--- begin ---
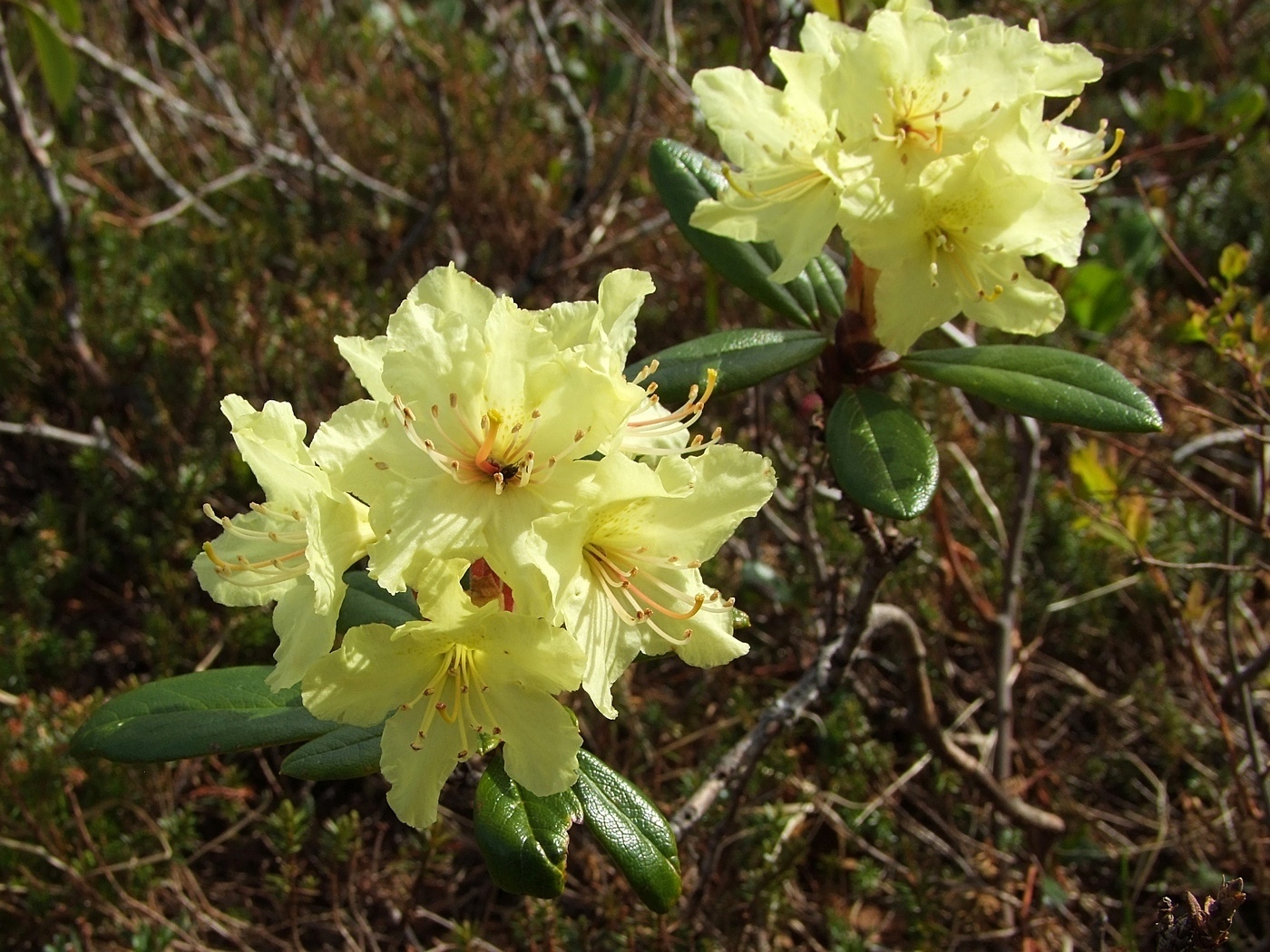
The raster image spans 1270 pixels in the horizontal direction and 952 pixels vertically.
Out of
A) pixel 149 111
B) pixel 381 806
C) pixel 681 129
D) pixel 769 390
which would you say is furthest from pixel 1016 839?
--- end ---
-- Exercise brief --
Extract every line of the listing above verbatim, leaving out the picture.

-- Full response --
The raster image spans 1270 pixels in the horizontal direction and 952 pixels vertically.
Out of
A) pixel 149 111
B) pixel 381 806
C) pixel 681 129
D) pixel 769 390
which would you say is furthest from pixel 1016 839?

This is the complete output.